Attempts to reach Bonin’s lawyers were unsuccessful.
Steve Telliano, a spokesman for state Atty. Gen. Dan Lungren, said California’s top prosecutor is prepared for an eleventh-hour legal joust with defense attorneys trying to save Bonin’s life.
“We believe Mr. Bonin had a full and fair hearing on all of these arguments,” Telliano said. “These last-minute filings are merely efforts to delay his sentence.”
Bonin is scheduled to be transferred to a holding cell in San Quentin about 6 p.m. Thursday for his last meal and visitors.
He will be allowed to visit with two “spiritual advisors,” but he has yet to make a request, said Tipton C. Kindel, a Department of Corrections spokesman.
Just before midnight, Bonin will be moved to the San Quentin gas chamber, where he will be strapped to a gurney. Intravenous tubes will be inserted in each arm.
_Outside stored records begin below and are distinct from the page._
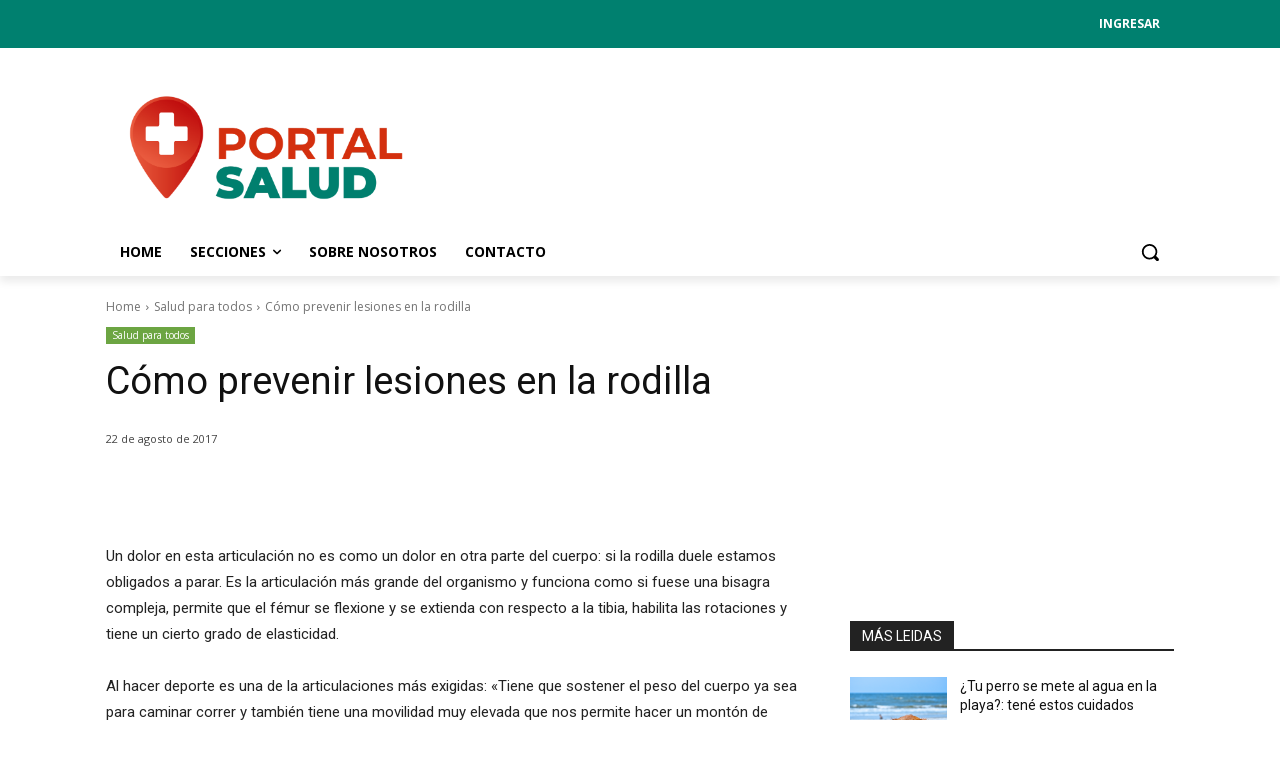

--- FILE ---
content_type: text/html; charset=utf-8
request_url: https://www.google.com/recaptcha/api2/aframe
body_size: 268
content:
<!DOCTYPE HTML><html><head><meta http-equiv="content-type" content="text/html; charset=UTF-8"></head><body><script nonce="Bvv6T2nKc00N69yDYtxLjw">/** Anti-fraud and anti-abuse applications only. See google.com/recaptcha */ try{var clients={'sodar':'https://pagead2.googlesyndication.com/pagead/sodar?'};window.addEventListener("message",function(a){try{if(a.source===window.parent){var b=JSON.parse(a.data);var c=clients[b['id']];if(c){var d=document.createElement('img');d.src=c+b['params']+'&rc='+(localStorage.getItem("rc::a")?sessionStorage.getItem("rc::b"):"");window.document.body.appendChild(d);sessionStorage.setItem("rc::e",parseInt(sessionStorage.getItem("rc::e")||0)+1);localStorage.setItem("rc::h",'1768736992548');}}}catch(b){}});window.parent.postMessage("_grecaptcha_ready", "*");}catch(b){}</script></body></html>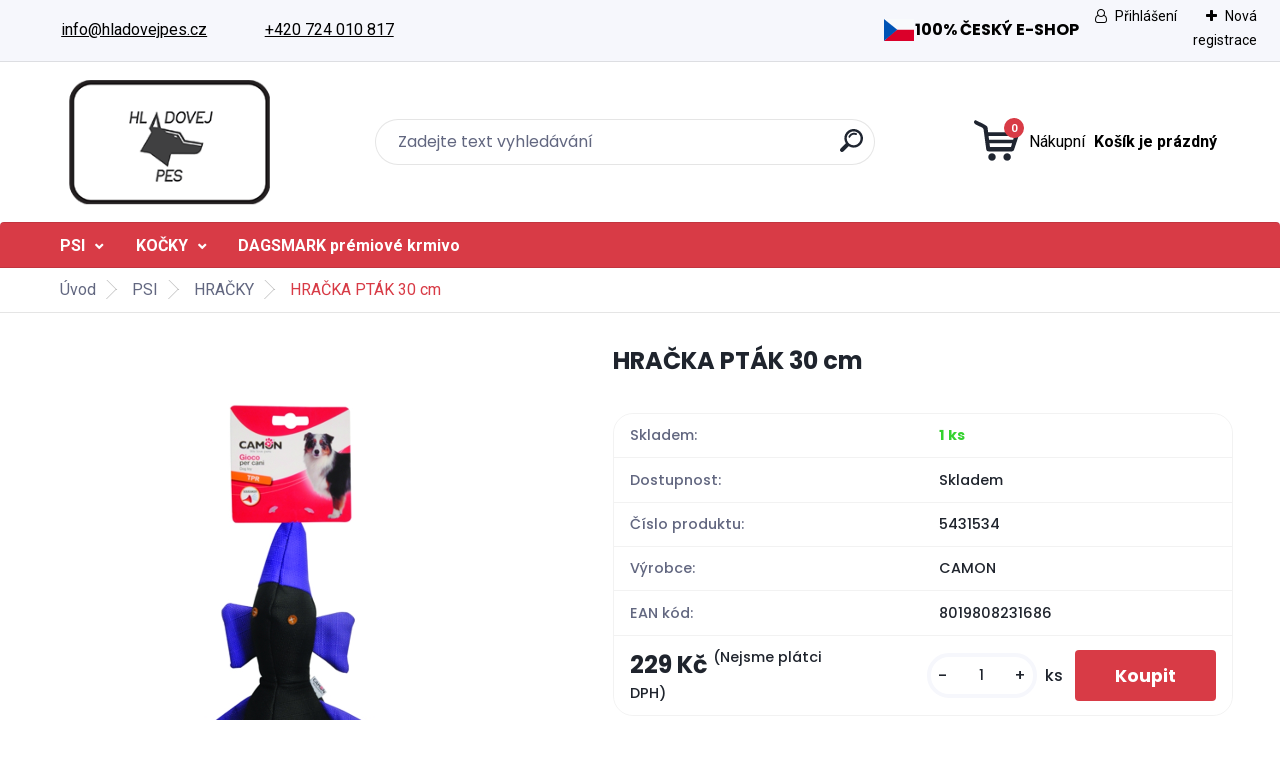

--- FILE ---
content_type: text/css
request_url: https://www.hladovejpes.cz/fotky112946/design_setup/css/user_defined.css?_=1700135770
body_size: 970
content:
@import url('https://fonts.googleapis.com/css2?family=Roboto:wght@300;400;700&display=swap');

body, body p, body a, body strong, body ul li, .article-content, html body #page #ebar_set a {  
	font-family: "Roboto", sans-serif !important;
  	font-size: 16px;
  	color: #000;
}

html body #dropMenu {
  background: var(--primary);
}

html body #dropMenu #menuContent > li > a {
  font-size: 1rem;
  font-weight: bold;
}

html body #dropMenu #menuContent > li.has-submenu > a {
  padding: 0.8rem .3rem 0.8rem .8rem;
}

html body #dropMenu #menuContent li.has-submenu a::after {
  color: #fff;
}

body #page .leftmenu ul li a:hover, body #page .leftmenu ul li.leftmenuAct a {
  color: #fff !important;
}

html body #dropMenu #menuContent > li:hover > a {
  background: var(--primary-dark);
}

body #page .leftmenu ul li a {
  color: #fff !important;
}

.top-bar-login span a, #topBar .top-bar-content p, #topBar .top-bar-content a, #topBar .top-bar-content span {
  color: #000;
}

.czech-shop {
	/*display: none;*/
  	font-size: 1em;
  	font-weight: bold;
  	color: #000;
  	align-items: center;
  	display: flex;
  	gap: 0.8rem;
  	text-transform: uppercase;
  	text-align: left;
  	white-space: nowrap;
}

#topBar {
  background: var(--secondary);
  border-bottom: 1px solid rgba(0, 0, 0 , .1);
  color: #000 !important;
}


@media only screen and (max-width: 767px) {
  	.czech-shop {
  		font-size: .7em;
      	gap: 0.5rem;
	}
  
	.czech-shop img {
  		max-width: 22px;
  	}
}

#topBar .top-bar-login {
  margin: 0;
  width: auto;
}

#site_logo {
    height: 160px;
}

html .home.template-slider-custom .myheader, html .home.template-slider-default .myheader {
    height: auto;
}

.pagination {
    width: 100%;
}

.products-title-homepage, .myfooter h4 {
	font-family: "Roboto", sans-serif;
  	font-size: 25px;
  	font-weight: bold;
}

#registration_btn, #buy_btn, #send_btn, .basket_merge_buttons, .submit_save, #submit_save, #submit_btn, #show_selected_button, .productPriceBox .buy_btn, .button_new_discussion, .wa-button {
    background-color: #D83B46;
  	border-radius: 4px;
}

#centerpage_instant_visible_system_params {
   
    display: none;
}

.page-category #page .centerpage_params_filter_areas .ui-slider .ui-slider-handle, .page-category .centerpage_params_filter_areas .ui-slider-range {
    background: #D83B46;
 
}

html body.page-category #page .centerpage_params_filter_areas .ui-slider-range {
    border: 1px solid #D83B46 !important;
}

#wherei p .active {
    padding: 0 0 0 1rem;
    color: #D83B46;
}

@media only screen and (max-width: 767px) {
  #left-box .responsive-menu-button.eshop-menu-button {
    background: var(--primary);
  }
  
  	#left-box .responsive-menu-button.eshop-menu-button::after, #left-box .responsive-menu-button.eshop-menu-button::before {
    color: #fff;
  }
}

--- FILE ---
content_type: image/svg+xml
request_url: https://www.hladovejpes.cz/fotky112946/cz-flag.svg
body_size: 401
content:
<svg enable-background="new 0 0 512 512" height="22" viewBox="0 0 512 512" width="22" xmlns="http://www.w3.org/2000/svg"><g id="_x35_8_x2C__Czech_Republic_x2C__country_x2C__national_x2C__flag_x2C__world_flag"><g id="XMLID_684_"><path id="XMLID_325_" d="m16 81 119.998 110 91.335 60 128.667 10 140-10v-30-10-60-70z" fill="#f8fafc"/><path id="XMLID_324_" d="m16 431h480v-70-70-40h-268.667l-82.185 60z" fill="#db002a"/><path id="XMLID_323_" d="m16 431v-350l211.333 170z" fill="#0053b5"/></g></g></svg>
If all appeals have been exhausted, the prison’s warden will order that the execution go forward. Bonin will be given a dose of sodium Pentothal to knock him unconscious as well as pancuronium bromide and potassium chloride to keep him from going into convulsions and stop his heart.
All three drugs are administered at levels that “in and of themselves would be lethal,” Kindel said.
Kindel said death usually comes in about four minutes, although in some documented cases the condemned has lingered as long as 50 minutes. A monitor on Bonin’s heart will tell when he has died.
Bonin has requested that five people--Kindel described them only as “friends”--be among the 50 witnesses who watch his execution.